9. Si les piliers du Luxe sous-entendent un savoir-faire artisanal donc un respect du développement durable, pouvons-nous dire que certaines marques de luxe ont aujourd’hui perdu de leur ADN ? En effet, la rareté est remise en cause et les prix ne sont plus justifiés.

Les marques qui respecteront les vrais codes du luxe seront pérennes. Le luxe a une histoire trop vieille, quelque part secrète car le luxe est très basé sur le fantasme et un des majeurs challenges aujourd’hui, est de réinventer la transparence, qui n’est pour le coup pas dans l’ADN du luxe. Des marques montrent leurs photos d’usine ou des documents officielles comme Guerlain publiant le premier rapport de développement durable.

Cecile Lochard, couverture de l'ouvrage luxe et développement durable

10. Pensez-vous rédiger un deuxième ouvrage ? 

Il n’y aura pas de 2ème livre parce que le but était de créer une réflexion, d’inoculer le virus ; qui se fait à travers les cours et conférences que je donne.

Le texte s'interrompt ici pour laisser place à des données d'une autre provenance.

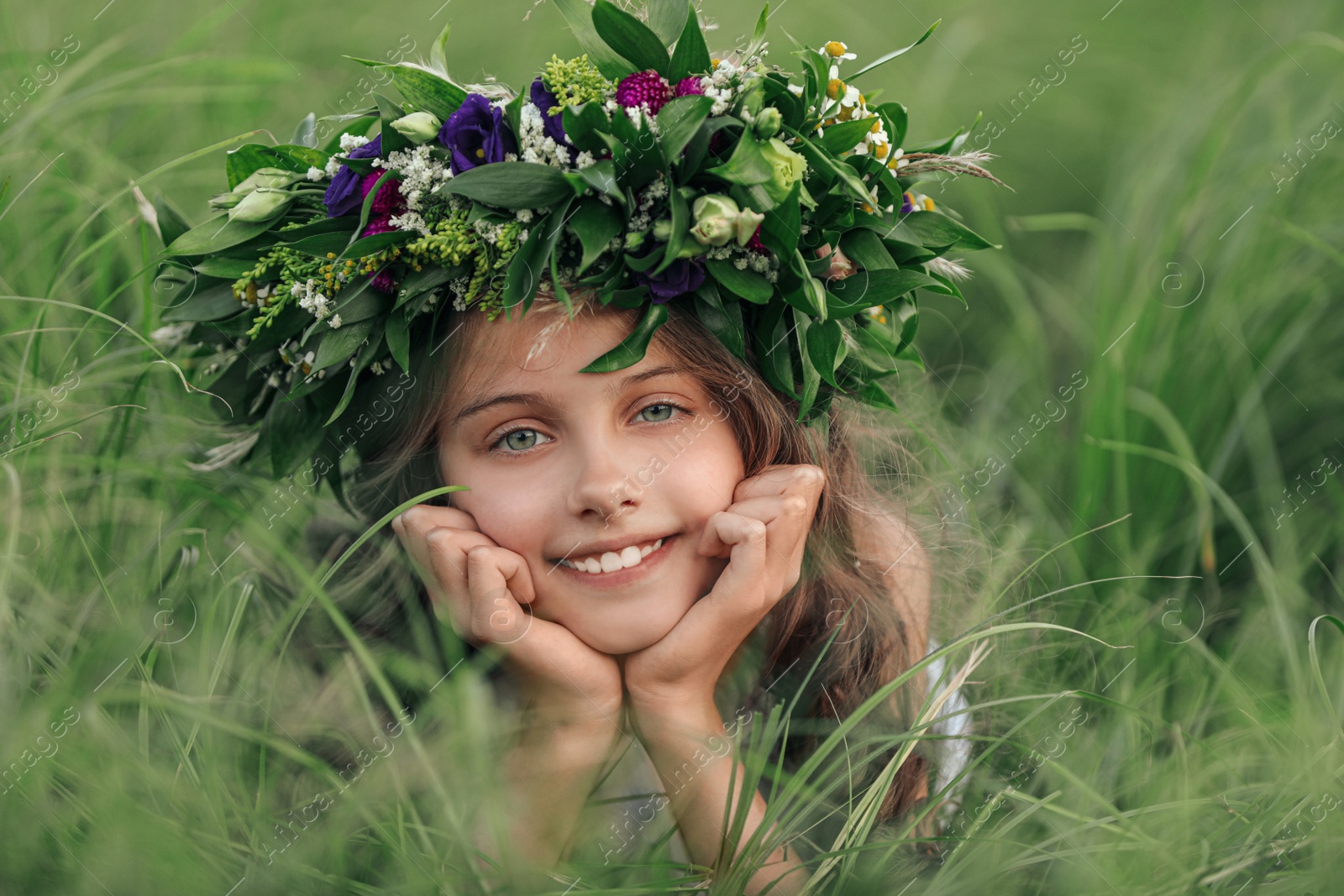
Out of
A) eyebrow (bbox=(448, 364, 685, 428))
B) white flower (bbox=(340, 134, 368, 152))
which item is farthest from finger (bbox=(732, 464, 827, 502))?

Je veux désormais être dans l’action et avancer car je suis une femme d’action et pas d’écriture. Aujourd’hui, il y a un manque de reportages et on est toujours confrontés à des partis pris dans un extrême ou dans l’autre. J’aimerais voir un reportage qui montre par exemple, comment est fait un pull de a à z.

Je souhaite remercier Cécile Lochard, une rencontre qui n’a fait que renforcer mon intérêt et passion pour le développement durable dans le luxe.